Direct acting relief valves tend to be very fast to respond to changes in system pressure. Relief speed is typically found in the literature provided by the valve manufacturer. It is measured in milliseconds (ms). There are 1000 ms in 1 second so it is a very short amount of time. Direct acting reliefs can be as fast as 2ms, but typically they are 5-10ms. The only way to know how fast your valve responds is to look it up in the manufacturer’s literature.  Typically, the part number is marked on the body of the valve. The other thing to know about direct acting reliefs is that they tend to be much noisier than a pilot operated relief.
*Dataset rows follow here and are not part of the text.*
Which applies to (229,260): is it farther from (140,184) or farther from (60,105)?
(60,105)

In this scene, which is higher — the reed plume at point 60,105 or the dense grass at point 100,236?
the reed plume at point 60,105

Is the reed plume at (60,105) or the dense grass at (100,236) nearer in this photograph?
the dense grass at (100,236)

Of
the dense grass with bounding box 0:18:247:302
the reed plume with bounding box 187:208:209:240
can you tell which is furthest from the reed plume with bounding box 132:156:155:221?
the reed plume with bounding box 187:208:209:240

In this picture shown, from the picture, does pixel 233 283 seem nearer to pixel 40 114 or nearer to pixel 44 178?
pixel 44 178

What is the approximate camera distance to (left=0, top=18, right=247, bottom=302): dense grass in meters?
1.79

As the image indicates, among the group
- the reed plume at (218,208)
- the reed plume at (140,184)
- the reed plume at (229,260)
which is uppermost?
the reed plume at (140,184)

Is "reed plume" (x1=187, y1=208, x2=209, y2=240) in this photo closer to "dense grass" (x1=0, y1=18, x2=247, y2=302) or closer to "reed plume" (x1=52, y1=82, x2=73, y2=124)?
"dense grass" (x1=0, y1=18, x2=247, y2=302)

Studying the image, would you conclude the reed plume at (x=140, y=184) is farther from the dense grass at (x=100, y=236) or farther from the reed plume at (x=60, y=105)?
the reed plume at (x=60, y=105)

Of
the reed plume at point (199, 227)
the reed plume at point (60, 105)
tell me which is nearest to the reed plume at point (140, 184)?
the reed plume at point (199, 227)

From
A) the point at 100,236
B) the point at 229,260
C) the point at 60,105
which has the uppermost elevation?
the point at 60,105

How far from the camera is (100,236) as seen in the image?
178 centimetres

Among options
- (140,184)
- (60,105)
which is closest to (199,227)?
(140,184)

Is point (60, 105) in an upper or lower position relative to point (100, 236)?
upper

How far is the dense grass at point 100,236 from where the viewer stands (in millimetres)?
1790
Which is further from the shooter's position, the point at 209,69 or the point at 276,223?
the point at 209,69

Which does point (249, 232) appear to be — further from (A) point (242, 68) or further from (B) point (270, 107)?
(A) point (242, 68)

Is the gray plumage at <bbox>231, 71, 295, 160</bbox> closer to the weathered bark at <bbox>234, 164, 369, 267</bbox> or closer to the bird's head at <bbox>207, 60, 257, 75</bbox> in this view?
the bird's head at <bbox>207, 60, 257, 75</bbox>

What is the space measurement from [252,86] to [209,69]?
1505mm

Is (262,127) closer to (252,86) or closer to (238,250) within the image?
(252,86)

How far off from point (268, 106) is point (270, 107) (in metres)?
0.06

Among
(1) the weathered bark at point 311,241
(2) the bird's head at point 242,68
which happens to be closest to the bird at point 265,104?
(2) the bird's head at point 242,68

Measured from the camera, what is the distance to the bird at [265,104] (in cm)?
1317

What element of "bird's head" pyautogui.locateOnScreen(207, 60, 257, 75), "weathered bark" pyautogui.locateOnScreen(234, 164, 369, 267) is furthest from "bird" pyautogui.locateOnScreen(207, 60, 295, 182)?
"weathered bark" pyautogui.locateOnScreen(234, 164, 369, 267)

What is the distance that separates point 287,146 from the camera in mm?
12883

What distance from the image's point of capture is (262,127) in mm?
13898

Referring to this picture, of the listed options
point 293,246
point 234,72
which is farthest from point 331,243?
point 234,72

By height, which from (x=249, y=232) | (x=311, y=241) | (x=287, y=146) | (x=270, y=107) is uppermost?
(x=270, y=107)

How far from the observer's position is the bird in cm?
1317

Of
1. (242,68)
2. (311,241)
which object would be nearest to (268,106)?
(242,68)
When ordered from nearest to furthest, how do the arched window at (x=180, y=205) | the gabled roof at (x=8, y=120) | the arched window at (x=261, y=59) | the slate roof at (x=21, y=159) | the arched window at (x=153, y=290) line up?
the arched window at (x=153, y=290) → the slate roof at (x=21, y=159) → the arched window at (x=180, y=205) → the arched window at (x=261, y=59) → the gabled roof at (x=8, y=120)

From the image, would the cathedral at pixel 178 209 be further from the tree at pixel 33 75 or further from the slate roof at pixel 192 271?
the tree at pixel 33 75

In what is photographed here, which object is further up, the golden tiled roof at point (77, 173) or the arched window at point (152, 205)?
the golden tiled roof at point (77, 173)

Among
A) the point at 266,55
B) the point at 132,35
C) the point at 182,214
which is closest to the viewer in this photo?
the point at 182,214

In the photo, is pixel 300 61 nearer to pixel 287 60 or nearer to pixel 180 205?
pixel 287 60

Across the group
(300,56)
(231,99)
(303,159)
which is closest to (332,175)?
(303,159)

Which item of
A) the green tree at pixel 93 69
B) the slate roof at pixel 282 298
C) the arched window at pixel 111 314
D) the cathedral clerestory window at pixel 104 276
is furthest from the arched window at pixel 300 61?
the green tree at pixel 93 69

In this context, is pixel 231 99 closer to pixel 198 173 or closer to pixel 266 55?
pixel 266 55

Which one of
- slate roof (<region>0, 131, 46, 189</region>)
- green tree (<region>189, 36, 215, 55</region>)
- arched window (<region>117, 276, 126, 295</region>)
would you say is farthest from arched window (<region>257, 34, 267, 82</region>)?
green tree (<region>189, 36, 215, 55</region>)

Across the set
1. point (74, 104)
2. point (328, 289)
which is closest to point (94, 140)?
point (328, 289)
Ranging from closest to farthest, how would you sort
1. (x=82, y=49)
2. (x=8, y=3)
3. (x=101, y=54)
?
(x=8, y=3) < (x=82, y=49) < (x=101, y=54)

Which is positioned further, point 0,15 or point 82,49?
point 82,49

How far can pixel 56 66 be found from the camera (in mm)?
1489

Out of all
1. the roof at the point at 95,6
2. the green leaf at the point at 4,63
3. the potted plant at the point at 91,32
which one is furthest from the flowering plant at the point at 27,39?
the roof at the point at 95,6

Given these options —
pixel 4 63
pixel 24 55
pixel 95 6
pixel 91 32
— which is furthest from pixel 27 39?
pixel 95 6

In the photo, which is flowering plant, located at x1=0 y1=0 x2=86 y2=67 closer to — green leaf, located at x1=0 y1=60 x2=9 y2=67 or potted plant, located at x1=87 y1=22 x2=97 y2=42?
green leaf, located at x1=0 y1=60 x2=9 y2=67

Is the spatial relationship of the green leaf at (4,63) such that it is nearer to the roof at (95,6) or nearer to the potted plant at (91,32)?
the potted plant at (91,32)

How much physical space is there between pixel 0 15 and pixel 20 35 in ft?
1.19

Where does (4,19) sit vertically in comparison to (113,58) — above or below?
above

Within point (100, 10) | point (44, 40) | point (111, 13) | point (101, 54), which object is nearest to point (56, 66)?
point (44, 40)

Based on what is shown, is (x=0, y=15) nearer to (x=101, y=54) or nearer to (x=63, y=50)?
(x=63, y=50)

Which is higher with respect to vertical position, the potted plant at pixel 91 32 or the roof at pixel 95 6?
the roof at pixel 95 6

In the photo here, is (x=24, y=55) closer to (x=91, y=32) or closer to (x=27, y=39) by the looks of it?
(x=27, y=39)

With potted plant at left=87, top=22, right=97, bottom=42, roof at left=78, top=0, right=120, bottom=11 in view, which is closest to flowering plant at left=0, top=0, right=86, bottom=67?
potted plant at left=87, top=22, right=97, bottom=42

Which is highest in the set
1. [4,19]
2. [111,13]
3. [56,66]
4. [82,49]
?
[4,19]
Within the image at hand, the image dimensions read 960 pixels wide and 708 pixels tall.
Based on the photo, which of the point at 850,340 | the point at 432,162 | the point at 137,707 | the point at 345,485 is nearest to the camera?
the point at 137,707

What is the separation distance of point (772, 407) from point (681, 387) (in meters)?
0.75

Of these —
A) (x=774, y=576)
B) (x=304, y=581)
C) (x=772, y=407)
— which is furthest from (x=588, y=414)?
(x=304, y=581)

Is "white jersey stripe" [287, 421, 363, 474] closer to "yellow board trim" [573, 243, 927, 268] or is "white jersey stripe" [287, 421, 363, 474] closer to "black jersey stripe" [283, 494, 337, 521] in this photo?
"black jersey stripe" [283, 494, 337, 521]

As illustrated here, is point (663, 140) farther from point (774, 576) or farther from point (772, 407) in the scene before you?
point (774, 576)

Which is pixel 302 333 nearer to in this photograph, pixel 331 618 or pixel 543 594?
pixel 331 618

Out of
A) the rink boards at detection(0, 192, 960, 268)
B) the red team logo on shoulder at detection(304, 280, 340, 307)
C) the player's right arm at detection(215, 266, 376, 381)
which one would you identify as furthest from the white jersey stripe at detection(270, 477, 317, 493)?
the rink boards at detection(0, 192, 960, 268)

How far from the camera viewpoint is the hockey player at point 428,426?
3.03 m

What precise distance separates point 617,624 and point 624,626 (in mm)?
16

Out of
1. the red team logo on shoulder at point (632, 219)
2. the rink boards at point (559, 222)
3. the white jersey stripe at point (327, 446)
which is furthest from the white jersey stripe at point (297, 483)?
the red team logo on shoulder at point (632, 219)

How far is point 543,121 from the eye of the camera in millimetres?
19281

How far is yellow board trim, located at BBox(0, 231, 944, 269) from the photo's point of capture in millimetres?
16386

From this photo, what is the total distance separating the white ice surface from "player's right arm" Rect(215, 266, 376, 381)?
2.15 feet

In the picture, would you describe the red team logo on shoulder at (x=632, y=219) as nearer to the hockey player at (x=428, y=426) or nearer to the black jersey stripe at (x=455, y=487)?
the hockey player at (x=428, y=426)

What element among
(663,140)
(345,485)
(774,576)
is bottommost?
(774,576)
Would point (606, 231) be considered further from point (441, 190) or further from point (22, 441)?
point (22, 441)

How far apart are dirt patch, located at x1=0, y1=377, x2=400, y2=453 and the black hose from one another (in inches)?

When you hear a relief valve squealing it is most likely a direct acting relief.


Pilot Operated Relief Valves

Pilot operated relief valves are also referred to as a balanced relief. These relief valves use a pressure balance to control a larger internal spool. Adjacent to the spool is a very small direct acting relief sensing the system pressure. When the internal direct acting relief cracks open, it upsets the balance holding the spool in position, which causes the spool to move, opening an oil path to the tank. Pilot operated relief valves tend to be much slower than direct acting reliefs because it takes time for the spool to move once the balance is lost. Typically, this time to react is around 100ms, 10X longer than a direct acting relief. The advantage is once the balance is lost the valve opens to full flow at a very small pressure differential. Crack to full flow pressure with a pilot operated relief valve is typically 50-100 PSI.


Direct Acting vs. Pilot Operated

When selecting a relief valve there are many tradeoffs to consider. Direct acting reliefs tend to be very responsive to changes in system pressure; in other words, they open very fast. The drawback is they tend to have a high-pressure delta between crack and full flow pressure. Depending on the size of the valve, pressure can rise 500 PSI higher than crack pressure to reach full flow. This can make it difficult to protect sensitive components from being damaged by excess pressure. Direct acting reliefs also tend to be noisy. They can make a high-pitched squeal when they are passing oil to the tank which can be annoying to people who work around the equipment. 

Pilot operated valves are typically much slower to react to changes in system pressure because of the time it takes to get the valve open. The advantage is that, once unbalanced, they have a very small delta from crack to full flow. Pilot operated relief valves make noise as well, but it is a much duller sound that is less distracting.

The reason this matter is that hydraulic cylinders are a commonly used hydraulic actuator. Inherent to their design is that when you reach the end of stroke, you have effectively blocked pump flow. When this happens, the pressure in the system starts intensifying at an incredible rate, putting a lot of stress on the pump, conductors and valves in the system. The faster the relief opens, the lower the pressure spike will be. When hooked up to data recording systems, we have seen short pressure spikes beyond 6000 PSI on systems with functioning reliefs setting at 3000 PSI crack. These spikes occur during the 100 ms it takes to get a pilot operated relief valve open. In many cases, the solution is to add a small direct acting relief valve to the system. It opens very quickly, limiting the pressure spike during the time it takes the slower pilot operated relief valve to open. Using both types of relief in the system gives us the benefits of both. The pump takes less damage from spikes and has a much longer service life, while maintaining the benefits of a pilot operated relief valve.


Choosing the Right Relief Valve

At HSI, we have helped customers in industrial settings where a noisy relief valve can be a real nuisance for the staff that have to work around it. Switching to a pilot operated relief can eliminate the high-pitched squeal. For the reasons explained above, you need to understand the hydraulic circuit to determine if the pilot operated relief will be fast enough to protect the system. If you’re uncertain that your pilot operated relief valve is up to the task, your best option may be to pair it with a small direct acting relief to mitigate the damage from pressure spikes.